• bernard lewis' in "what went wrong" şeklinde sorduğu soru. kanımca en iyi cevaplardan birini ismet özel "the wrong is going on" başlıklı makalesiyle vermiştir.

    alakalı olarak;
    (bkz: avrupamerkezcilik karsiti avrupamerkezcilik)
  • pek dallı pıtıraklı soru.
    aslında birçoğu osmanlı devleti için de geçerli olabilir.
    genellikle zamanı yakalamamak - batı'nın hızına yetişememek olarak tanımlanır ancak olay çok daha derinlerde ve karmaşıktır.
    türklerin islam tarihitalas savaşı'ndan sonra başlar ancak genel islam tarihi daha eskilere yani hz. muhammed in yeryüzüne gelmesi ve faaliyetleriyle başlar.
    kendisi arap yarımadası'nda etkin bir şekilde gücünü gösterip kendisini kabul ettirdikten sonra cihat emri verip o ana kadar uyuyan tüm arapları dünya üzerine salmıştır. iyi de yapmıştır zira bundan faydalanan biz türkler de sayesinde mükemmel bir uygarlık kurmuşuz ve parmakla gösterilen bir imparatorluk olan osmanlı devleti'ni kurmuşuzdur. üstelik bunların dışında başka islam-türk sentezi devletlere de sahip olmuşuzdur lakin ve lakin...
    bir süre sonra hristiyanların ileri atılımları, içlerimizde oynadıkları türlü oyunlar, bizzat kendimizin yaptığı büyük ve affedilemez hatalarımız, birbirimizi yanlış anlamamız, mevlana'yı anlayamamız, savaşlarda lakayıt davranmamız, ve maalesef islam devletleri arasında bazı nifakalrın oluşması ve arada dayanışma olmamasıdır.
    tüm bunlar olurp biterken avrupa'nın da çok parlak bir dönemde olduğu söylenemez, bilakis engizisyon mahkemeleri ile uğraşmakta ve bilim adına çok zor koşullarda da olsa savaç vermekteydiler. üstelik verdikleri tek savaş da hiç bir zaman bir taneyle yeterli olmamış, kendi otoritesi tarafından dahi defalarca tacize ve zulme uğramışlardır.
    ancak tüm bunların sonunda onlar kazanmış ve batının günümüzde de devam eden büyük imparatoprluğunu kurmuşlardır. kimileri ortada doğu-batı diye birşeyin falan olmadığını, sadece para kaynaklarını kullanmak ve dağıtmak, paradan ve savaşlardan para kazanmak isteyen karanlık güçlerin birer pazarı olduğunu falan soylese de herkesçe bilinir ki doğu ve batı vardır ve gelecekte de olacaktır..

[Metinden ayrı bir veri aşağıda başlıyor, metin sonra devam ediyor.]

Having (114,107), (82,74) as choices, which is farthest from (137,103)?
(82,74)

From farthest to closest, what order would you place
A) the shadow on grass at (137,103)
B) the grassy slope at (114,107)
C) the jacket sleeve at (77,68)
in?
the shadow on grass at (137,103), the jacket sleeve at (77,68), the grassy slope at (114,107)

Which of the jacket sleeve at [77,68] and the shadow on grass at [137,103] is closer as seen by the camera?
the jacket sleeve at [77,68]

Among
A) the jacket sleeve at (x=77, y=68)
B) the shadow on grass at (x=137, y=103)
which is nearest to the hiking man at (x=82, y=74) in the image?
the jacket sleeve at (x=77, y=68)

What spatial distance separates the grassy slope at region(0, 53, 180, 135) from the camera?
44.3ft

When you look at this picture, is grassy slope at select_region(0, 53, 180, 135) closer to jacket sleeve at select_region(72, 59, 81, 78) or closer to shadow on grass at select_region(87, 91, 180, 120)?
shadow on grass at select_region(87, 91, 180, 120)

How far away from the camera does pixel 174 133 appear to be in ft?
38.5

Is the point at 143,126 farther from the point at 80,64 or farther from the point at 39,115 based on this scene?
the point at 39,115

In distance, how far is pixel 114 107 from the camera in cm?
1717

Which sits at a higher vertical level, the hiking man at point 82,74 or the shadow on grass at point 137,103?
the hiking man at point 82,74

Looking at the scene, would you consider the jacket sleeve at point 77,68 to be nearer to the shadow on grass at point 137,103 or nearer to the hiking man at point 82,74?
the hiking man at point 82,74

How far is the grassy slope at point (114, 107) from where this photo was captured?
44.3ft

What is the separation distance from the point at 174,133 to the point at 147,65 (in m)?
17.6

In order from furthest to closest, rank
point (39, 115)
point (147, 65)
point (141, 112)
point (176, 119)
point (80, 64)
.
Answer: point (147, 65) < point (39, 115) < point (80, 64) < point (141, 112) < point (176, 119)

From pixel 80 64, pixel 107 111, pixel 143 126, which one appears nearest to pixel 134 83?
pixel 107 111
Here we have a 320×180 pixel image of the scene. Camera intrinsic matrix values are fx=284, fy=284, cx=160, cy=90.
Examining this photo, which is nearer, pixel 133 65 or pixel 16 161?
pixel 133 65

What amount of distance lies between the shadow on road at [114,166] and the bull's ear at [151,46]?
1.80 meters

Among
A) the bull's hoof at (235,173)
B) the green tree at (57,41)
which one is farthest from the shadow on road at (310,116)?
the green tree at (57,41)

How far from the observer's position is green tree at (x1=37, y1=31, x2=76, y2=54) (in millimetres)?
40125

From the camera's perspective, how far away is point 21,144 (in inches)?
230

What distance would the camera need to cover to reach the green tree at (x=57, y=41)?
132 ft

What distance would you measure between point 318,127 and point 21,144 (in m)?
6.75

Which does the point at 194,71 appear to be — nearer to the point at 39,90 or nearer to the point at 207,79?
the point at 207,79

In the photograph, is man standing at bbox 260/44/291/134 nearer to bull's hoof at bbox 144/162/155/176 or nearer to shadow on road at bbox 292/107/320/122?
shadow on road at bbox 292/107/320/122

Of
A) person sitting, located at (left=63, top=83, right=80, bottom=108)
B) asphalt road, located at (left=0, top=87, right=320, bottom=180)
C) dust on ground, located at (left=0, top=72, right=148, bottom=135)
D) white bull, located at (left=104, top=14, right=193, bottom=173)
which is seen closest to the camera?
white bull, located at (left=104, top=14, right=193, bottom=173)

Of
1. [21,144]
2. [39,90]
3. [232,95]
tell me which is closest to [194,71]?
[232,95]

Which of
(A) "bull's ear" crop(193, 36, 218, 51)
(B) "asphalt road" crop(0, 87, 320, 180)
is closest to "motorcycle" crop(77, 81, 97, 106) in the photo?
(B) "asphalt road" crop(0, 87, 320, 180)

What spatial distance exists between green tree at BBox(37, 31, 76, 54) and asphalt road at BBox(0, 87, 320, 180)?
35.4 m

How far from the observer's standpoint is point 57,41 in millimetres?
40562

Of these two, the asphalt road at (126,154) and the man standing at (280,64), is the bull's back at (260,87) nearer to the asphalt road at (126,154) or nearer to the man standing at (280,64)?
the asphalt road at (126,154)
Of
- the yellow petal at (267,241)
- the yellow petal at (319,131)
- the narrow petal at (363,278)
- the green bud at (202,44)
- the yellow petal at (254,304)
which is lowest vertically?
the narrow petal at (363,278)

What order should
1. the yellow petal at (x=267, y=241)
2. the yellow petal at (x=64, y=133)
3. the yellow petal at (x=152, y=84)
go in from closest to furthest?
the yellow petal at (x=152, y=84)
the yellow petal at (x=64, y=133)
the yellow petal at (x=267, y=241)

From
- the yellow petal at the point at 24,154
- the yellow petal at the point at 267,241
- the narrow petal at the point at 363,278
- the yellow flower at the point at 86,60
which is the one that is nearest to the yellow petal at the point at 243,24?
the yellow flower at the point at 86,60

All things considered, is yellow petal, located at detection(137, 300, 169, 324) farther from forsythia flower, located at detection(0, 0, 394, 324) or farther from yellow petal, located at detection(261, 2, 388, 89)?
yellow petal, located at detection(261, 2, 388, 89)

    peşin edit: bizli bir dil kullandım neticede hepimiz türküz, hepimiz müslümanız.
  • yıllardır*, muasır medeniyetleri geriden takip eden islam dünyasının (tabi hakikaten böyle bir dünya varsa) silkinip kendi kendine bir türlü soramadığı, retorik soru... ne zaman ki; islamı yaşadığını iddia eden toplumlar bu soruyu kendilerine sorup bi cevap almaya çalışırlar, o zaman soru retorik olmaktan çıkar.. yani, ölme eşşeğim ölme..
  • bu konuyla ilgili zamanında şöyle bir yazı okumuştum:

    "
    ...şu bir gerçek ki bizler hiç kabahati üzerimize almayı sevmeyen bir karakter arzediyoruz. şu andaki başarısızlığımızın sebebi bizler değil bizden önceki nesillerin bıraktıklarıdır diyenler çoktur. suçları hep bir evvelki nesle atmak bir çözüm getirmiyor. şu anda eski nesil yok. yeni nesil olarak bizler neler yapıyoruz. enkaz devr aldım demek çözüm değil, yaşamak istiyorsak eski devir edebiyatını bırakmak zorundayız.

    öncelikle bu sorunun cevabı neden hep ilahiyatçılara sorulur ve onlarda sanki tek muhatap kendileri imiş gibi bilip bilmeden cevap vermeye çalışırlar. ilahiyatçıların bu sorunun tam cevabını verememeleri doğaldır. zira geri kalmışlık denince akla ilk gelen, ülkenin teknolojik eksikliğidir. bu eksikliğin kaynağını ilahiyatçılara değil , teknik üniversitesinin profesörlerine sormak daha doğru olsa gerek.? oysa ki böyle bir programda hiçbir teknik profösörü göremiyoruz. onlar görünmemeyi tercih ediyorlar. hangi teknik personelimiz bir icatlar yaptı da islam dini, veya müminler onların eline vurdu.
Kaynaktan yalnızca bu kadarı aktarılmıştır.